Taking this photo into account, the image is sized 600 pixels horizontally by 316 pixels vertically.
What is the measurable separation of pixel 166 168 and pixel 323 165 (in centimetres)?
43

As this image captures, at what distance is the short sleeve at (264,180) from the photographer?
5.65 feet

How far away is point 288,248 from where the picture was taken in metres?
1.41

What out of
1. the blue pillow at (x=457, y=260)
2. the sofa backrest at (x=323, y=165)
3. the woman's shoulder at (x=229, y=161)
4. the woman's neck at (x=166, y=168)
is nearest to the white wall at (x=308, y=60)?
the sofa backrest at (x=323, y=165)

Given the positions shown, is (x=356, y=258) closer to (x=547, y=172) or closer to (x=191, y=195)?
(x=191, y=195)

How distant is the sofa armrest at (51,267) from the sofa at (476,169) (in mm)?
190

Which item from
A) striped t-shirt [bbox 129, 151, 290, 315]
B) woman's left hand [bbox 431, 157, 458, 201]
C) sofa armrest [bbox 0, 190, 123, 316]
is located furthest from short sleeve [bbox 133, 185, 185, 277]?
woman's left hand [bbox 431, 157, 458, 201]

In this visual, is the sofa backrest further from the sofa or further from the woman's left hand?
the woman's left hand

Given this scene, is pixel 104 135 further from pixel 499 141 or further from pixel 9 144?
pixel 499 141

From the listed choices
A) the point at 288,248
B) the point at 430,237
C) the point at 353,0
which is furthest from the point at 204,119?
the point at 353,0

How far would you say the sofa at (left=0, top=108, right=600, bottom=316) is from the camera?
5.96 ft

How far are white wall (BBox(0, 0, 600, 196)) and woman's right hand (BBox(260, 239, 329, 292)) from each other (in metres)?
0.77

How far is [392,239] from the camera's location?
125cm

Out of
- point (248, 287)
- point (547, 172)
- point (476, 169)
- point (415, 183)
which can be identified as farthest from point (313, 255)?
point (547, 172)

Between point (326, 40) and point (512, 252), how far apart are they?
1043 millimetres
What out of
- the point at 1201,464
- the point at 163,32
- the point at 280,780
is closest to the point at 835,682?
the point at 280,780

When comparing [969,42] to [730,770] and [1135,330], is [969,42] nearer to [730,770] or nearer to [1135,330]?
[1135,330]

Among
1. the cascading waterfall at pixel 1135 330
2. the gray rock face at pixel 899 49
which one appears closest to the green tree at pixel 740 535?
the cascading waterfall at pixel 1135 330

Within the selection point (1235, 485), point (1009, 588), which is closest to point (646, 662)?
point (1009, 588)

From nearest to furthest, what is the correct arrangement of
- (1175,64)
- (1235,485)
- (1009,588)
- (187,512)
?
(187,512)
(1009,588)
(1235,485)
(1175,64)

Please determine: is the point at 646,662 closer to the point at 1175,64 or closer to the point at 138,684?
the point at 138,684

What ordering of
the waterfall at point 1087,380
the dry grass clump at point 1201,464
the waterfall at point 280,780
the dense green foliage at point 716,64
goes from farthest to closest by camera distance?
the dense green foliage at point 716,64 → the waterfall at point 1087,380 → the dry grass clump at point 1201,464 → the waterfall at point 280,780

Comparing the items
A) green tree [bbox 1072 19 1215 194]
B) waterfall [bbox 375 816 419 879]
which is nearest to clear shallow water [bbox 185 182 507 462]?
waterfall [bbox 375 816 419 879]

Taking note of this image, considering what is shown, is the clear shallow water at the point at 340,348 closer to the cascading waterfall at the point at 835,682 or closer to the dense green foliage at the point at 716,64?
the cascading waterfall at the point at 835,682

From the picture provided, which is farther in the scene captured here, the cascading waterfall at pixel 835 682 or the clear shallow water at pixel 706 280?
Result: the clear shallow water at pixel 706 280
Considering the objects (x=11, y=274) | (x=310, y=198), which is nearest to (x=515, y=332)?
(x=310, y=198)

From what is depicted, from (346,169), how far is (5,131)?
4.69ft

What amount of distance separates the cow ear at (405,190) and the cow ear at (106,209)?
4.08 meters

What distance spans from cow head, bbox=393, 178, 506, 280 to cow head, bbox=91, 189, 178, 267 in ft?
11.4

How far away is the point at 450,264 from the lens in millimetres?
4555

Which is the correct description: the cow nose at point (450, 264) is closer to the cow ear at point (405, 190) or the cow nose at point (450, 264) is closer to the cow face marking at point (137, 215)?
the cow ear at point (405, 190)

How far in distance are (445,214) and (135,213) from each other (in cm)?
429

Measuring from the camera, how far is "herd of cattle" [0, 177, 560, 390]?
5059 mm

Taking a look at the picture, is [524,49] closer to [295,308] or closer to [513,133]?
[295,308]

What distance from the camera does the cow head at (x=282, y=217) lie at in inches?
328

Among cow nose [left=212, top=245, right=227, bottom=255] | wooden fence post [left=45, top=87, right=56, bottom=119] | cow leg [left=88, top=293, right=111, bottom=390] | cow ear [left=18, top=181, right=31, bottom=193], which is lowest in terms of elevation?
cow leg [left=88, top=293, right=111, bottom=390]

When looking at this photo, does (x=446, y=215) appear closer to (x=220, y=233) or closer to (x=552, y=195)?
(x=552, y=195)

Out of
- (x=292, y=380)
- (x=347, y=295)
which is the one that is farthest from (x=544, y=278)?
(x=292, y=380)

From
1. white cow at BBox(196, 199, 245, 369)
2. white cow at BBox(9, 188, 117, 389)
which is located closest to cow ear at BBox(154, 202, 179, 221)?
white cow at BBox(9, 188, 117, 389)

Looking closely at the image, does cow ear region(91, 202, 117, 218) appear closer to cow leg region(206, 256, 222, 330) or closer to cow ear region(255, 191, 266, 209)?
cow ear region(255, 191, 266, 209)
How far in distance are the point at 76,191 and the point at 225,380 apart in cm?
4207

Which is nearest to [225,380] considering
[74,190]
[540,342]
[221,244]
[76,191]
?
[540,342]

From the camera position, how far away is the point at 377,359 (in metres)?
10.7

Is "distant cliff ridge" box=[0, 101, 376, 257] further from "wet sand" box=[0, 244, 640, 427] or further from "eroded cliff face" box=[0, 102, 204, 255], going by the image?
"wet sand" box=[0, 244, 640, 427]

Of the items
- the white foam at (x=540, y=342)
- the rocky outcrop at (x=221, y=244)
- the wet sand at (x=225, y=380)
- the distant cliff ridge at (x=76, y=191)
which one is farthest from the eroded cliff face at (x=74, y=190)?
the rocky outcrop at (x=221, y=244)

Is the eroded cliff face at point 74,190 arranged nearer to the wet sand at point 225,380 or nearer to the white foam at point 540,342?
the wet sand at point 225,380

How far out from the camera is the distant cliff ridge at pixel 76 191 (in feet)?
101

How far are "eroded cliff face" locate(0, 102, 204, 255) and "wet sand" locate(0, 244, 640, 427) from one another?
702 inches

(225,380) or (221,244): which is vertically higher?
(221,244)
● ● ● ● ●
» WRITTEN INSTRUCTION
Write out everything from the line containing "How far out" down to the end of the items, requests included. In the answers, raise every number (the distances and the coordinates) by 101.

» SOLUTION TO THIS EXERCISE
How far out from the camera is the distant cliff ridge at pixel 76 191 (in feet)?
202

How far are "eroded cliff face" locate(0, 102, 204, 255) and "wet sand" locate(0, 244, 640, 427) from one another?
803 inches

(225,380) or (221,244): which is vertically higher?
(322,345)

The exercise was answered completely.